A central ingredient in the conservatives’ calculation in Germany and Italy was that Hitler and Mussolini would not have the faintest idea what to do with high office. They would be incapable of governing without the cultivated and experienced conservative leaders’ savoir faire. Sound familiar?
In sum, fascists offered a new recipe for governing with popular support but without any sharing of power with the Left, and without any threat to conservative social and economic privileges and political dominance. The conservatives, for their part, hold the keys to the doors of power.
“However we interpret the deadlock of democratic government, no fascist movement is likely to reach office without it. At the stage of attaining power, when the elites chose to co-opt fascism, the functions of mature fascism became even clearer: in immediate terms, its role was to break a logjam in national politics by a solution that excluded the Left. In a longer term, it was to enlist mass support behind national, social defense, to unify, regenerate and rejuvenate, ‘moralize,’ and purify the nation that many saw as weak, decadent, and unclean.”

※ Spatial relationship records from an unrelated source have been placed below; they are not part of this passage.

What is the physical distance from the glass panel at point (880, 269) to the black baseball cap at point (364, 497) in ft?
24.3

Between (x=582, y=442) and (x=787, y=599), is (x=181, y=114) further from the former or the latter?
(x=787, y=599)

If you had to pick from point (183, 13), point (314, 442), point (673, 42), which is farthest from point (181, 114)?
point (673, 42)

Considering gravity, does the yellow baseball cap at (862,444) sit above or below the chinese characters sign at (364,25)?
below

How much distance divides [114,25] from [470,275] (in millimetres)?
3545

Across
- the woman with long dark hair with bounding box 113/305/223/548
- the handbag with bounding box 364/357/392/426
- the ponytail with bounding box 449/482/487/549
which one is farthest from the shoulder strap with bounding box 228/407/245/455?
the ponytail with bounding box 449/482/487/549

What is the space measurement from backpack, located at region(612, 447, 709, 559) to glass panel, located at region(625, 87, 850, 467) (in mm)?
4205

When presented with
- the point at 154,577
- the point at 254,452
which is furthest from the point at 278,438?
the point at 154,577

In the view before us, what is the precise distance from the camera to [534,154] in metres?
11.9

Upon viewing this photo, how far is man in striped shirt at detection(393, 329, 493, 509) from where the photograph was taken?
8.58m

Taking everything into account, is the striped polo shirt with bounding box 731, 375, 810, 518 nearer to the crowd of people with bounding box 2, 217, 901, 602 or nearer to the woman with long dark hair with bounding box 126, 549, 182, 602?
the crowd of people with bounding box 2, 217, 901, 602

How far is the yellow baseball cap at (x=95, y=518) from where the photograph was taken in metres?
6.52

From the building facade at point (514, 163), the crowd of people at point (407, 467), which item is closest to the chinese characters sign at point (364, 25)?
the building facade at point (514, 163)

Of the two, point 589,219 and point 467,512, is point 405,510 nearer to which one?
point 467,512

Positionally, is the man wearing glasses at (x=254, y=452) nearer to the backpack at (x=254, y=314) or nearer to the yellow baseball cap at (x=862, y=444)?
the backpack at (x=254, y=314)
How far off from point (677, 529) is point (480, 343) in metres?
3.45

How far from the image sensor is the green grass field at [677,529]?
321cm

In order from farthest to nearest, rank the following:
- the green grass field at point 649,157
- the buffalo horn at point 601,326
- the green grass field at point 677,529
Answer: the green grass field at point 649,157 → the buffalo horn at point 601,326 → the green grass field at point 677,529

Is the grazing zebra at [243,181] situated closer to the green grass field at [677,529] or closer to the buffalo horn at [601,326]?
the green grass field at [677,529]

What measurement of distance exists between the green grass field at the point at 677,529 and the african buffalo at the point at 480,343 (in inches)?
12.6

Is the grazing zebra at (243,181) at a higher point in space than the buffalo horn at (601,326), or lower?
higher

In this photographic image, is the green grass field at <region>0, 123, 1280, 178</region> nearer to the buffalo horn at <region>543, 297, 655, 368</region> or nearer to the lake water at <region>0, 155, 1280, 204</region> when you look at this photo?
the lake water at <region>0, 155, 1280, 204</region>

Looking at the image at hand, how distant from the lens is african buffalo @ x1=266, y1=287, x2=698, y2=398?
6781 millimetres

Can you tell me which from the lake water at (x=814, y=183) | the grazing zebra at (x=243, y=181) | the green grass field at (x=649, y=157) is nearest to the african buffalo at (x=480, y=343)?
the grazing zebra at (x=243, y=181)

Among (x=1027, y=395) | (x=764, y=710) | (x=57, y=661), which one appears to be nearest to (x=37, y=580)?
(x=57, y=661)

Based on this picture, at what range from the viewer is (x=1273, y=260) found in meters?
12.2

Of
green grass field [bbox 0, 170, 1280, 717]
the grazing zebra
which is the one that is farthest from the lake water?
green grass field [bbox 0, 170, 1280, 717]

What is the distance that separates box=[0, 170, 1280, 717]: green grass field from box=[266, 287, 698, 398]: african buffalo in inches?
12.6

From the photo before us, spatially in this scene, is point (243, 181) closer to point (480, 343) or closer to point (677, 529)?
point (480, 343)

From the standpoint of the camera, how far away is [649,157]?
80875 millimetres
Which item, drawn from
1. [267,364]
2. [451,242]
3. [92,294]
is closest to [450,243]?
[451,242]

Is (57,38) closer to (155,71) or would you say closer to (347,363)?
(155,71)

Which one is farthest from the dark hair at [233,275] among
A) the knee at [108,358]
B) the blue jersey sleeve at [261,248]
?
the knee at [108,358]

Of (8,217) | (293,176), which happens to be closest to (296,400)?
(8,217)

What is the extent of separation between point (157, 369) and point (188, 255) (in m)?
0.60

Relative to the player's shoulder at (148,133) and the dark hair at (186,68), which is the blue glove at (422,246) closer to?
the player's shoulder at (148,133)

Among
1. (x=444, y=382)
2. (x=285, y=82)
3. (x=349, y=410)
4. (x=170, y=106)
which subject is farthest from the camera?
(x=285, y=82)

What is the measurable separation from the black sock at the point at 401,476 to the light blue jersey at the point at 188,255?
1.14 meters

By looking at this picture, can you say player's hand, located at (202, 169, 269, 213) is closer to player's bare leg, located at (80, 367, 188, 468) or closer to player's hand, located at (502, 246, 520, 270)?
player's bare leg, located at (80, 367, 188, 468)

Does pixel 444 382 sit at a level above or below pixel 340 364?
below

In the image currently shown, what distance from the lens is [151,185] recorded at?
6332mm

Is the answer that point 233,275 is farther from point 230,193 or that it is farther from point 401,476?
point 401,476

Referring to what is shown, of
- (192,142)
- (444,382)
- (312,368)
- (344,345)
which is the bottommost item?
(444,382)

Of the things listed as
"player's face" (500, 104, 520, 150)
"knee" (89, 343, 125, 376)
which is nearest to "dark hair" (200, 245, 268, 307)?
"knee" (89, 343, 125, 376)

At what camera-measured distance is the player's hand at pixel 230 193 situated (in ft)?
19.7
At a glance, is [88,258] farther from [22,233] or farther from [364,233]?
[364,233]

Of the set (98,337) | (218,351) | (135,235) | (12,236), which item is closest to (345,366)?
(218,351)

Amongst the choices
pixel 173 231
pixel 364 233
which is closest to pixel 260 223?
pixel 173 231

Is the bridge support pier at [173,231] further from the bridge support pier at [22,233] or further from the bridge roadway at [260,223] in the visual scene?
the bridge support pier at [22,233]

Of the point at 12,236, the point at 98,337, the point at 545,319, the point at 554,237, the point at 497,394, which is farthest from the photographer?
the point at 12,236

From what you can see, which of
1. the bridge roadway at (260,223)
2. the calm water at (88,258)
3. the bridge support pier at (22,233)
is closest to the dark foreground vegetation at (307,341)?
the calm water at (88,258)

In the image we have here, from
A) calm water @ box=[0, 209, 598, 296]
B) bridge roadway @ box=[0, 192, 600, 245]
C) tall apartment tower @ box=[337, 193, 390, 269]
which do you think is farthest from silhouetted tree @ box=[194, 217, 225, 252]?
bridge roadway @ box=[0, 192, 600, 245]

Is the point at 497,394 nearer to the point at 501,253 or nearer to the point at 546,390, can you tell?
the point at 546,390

There is much to be learned from Paxton’s detailed and deep probe of the history of fascism. To sum it up, Paxton comes to this conclusion.
“Fascism may be defined as a form of political behavior marked by obsessive preoccupation with community decline, humiliation, or victimhood and by compensatory cults of unity, energy, and purity, in which a mass-based party of committed nationalist militants, working in uneasy but effective collaboration with traditional elites, abandons democratic liberties and pursues with redemptive violence and without ethical or legal restraints goals of internal cleansing and external expansion.”
Or, as the 7th Congress of the Communist International put it in 1935,
“Fascism is the open, terroristic dictatorship of the most reactionary, most chauvinist and most imperialist elements of finance capital."
Paxton characterizes this definition as “doctrinaire,” and adds, “Though many more interpretations and definitions were to be proposed over the years, even now, more than eighty years after the San Sepolcro meeting [where Mussolini launched of the principles of Fasci Italiani di Combattimento in 1919], none of them has obtained universal assent as a completely satisfactory account of a phenomenon that seemed to come from nowhere, took on multiple and varied forms, exalted hatred and violence in the name of national prowess, and yet managed to appeal to prestigious and well-educated statesmen, entrepreneurs, professionals, artists, and intellectuals.”
Yet Paxton’s work in this very valuable book points back to the basic definition offered by Communists in 1935. There is nothing here that contradicts it and much that can help us come to grips with it.
“[B]efore the establishment of a fascist dictatorship, (capitalist) governments usually pass through a number of preliminary stages and adopt a number of reactionary measures which directly facilitate the accession to power of fascism. Whoever does not fight the reactionary measures of the (capitalists) and the growth of fascism at these preparatory stages is not in a position to prevent the victory of fascism, but, on the contrary, facilitates that victory.”
- Georgi Dimitrov, Main Report delivered at the Seventh World Congress of the Communist International, August 2, 1935.